Flux Sunday, September 7th
AT our 2008 retreat, one of the highlights was workshopping Rob Ackerman’s new play, Call Me Waldo. A father struggling at work and with the near loss of his daughter begins to be possessed by his great ancestor, Ralph Waldo Emerson. It is a heartfelt, funny and surprising play, and we all look forward to seeing how it develops.
(Photo: Allison Bolah, Pictured: Rob Ackerman)
Rob’s contribution to our first Flux Sunday back from retreat was something altogether different: a highly theatrical fast and funny plunge into the world of high school girl’s volleyball. Paired with my as yet untitled 60’s play, and our continued exploration of Kushner’s A Bright Room Called Day, it was a great return to Flux Sundays.
SIDE OUT, SIDE IN
We came back from the Retreat eager to bring in some new artists to Flux – folks whose work we’d admired for awhile, and in the madness of Midsummer and Bodies hadn’t found time to welcome in. Our read through of the first scenes from Rob’s Volley Girls gave us the perfect opportunity to hear newcomer Matthew Archambault eerily nail Coach, a driven volleyball fanatic who would rather lose the right way then win the wrong way. Matt was one of the highlights of our Imagination Compact, and it was great to have him back with Flux.
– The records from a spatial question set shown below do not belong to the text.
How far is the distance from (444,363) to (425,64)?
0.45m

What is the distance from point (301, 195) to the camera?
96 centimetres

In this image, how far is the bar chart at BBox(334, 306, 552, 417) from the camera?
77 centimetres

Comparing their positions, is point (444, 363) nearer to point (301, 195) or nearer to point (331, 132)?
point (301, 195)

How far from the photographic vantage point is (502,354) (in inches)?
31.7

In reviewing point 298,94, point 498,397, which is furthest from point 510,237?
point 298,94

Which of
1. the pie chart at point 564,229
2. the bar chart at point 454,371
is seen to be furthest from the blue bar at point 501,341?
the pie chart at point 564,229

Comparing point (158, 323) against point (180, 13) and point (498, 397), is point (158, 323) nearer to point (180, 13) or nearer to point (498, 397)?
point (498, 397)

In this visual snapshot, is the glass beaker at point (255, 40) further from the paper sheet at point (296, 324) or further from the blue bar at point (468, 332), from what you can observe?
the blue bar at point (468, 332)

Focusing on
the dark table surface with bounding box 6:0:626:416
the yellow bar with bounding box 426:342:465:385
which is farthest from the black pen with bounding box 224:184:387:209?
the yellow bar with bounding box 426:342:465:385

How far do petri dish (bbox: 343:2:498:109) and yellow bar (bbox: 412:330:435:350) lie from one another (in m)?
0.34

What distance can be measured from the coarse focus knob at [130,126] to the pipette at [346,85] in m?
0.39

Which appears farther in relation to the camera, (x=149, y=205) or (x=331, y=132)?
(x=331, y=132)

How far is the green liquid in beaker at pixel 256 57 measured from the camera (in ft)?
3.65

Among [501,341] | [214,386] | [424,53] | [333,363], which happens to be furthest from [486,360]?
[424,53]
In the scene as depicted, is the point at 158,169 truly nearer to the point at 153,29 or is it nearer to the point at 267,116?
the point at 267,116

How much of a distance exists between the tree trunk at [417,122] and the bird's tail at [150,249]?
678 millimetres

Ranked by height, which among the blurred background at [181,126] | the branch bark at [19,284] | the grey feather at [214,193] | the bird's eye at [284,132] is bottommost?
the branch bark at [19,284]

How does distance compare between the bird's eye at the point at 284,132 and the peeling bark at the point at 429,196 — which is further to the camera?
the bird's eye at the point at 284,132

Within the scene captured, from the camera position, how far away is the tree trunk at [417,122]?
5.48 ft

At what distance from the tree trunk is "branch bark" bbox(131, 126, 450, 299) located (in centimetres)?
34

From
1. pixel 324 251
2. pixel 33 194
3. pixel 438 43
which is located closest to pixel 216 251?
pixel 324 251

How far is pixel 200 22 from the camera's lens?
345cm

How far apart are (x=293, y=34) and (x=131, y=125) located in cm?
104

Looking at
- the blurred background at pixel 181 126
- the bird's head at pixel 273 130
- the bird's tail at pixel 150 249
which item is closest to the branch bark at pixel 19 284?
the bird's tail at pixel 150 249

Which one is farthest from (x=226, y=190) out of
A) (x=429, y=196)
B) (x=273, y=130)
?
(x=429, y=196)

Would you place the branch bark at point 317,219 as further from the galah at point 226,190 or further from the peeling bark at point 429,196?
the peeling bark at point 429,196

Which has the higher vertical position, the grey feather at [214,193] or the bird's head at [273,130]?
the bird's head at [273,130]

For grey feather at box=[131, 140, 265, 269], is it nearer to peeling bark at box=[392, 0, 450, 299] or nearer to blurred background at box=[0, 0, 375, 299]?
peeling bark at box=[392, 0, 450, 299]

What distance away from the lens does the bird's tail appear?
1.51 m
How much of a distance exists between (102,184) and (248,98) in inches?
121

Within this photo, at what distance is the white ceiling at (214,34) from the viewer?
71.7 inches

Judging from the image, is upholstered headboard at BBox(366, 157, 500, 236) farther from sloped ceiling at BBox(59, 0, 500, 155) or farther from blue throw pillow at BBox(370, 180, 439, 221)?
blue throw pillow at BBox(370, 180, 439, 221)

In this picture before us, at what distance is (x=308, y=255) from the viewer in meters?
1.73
BRIGHT ROOM CALLED LITTLE POND
At the retreat, we were unable to finish our work on Kushner’s fabulous Weimer Republic play, A Bright Room Called Day. And so, we saw two scenes from 2nd act, the Malek-Traum comic communists reduced to a less funny paranoia as fascism eclipses their hopes; and the stunning scene where Baz reveals he had a chance to kill Hitler in a movie theatre, but didn’t out of fear of his own dying. These scenes saw lovely work from newcomers Zack Calhoon and Nicole Potter, and the lovely debut of FS regular Nancy Franklin’s daughter, Kate Neumann. The highlight of these scenes, however, was Richard “Doc” Watson’s portrayal of Baz; at first, coy and funny; and then furiously defending his decision to let Hitler live. I won’t forget his confrontation with David Crommet’s Husz, saying “I don’t want to die” in such way that all our little accommodations to the misuse of power were brought horribly into the room. Kushner’s play remains as unfortunately timely as ever.
THAT 60’S PLAY
One of the other big projects of the retreat was the workshopping of my play in development, (working title 10 Black Boxes.) This play follows ten people through the 1960’s, each year turning into the next through an interlude of pivotal 60’s text that takes over the world of the play. Writing specifically for the various voices of the ensemble, and using some of the theatrical discoveries of Midsummer and Bodies, 10 Black Boxes feels like the next big step in my work a playwright. At this FS, I got to see the strange seduction of Cotton Wright’s Anisa by Kelly O’Donnell’s Tegan,; the haltingly earnest portrayal of savant Lee by Matthew Murumba; Jason Paradine’s Bobby talking down Christina Shipp’s Lizzie from the Golden Gate Bridge; and Jay Liebman’s charismatic turn as haiku hippie Isaac, winning over Tiffany Clementi’s Marie against her better instincts. Heather Cohn staged all the moving parts into a exquisite little motor of a scene, helping me come closer to finding the heart of the play.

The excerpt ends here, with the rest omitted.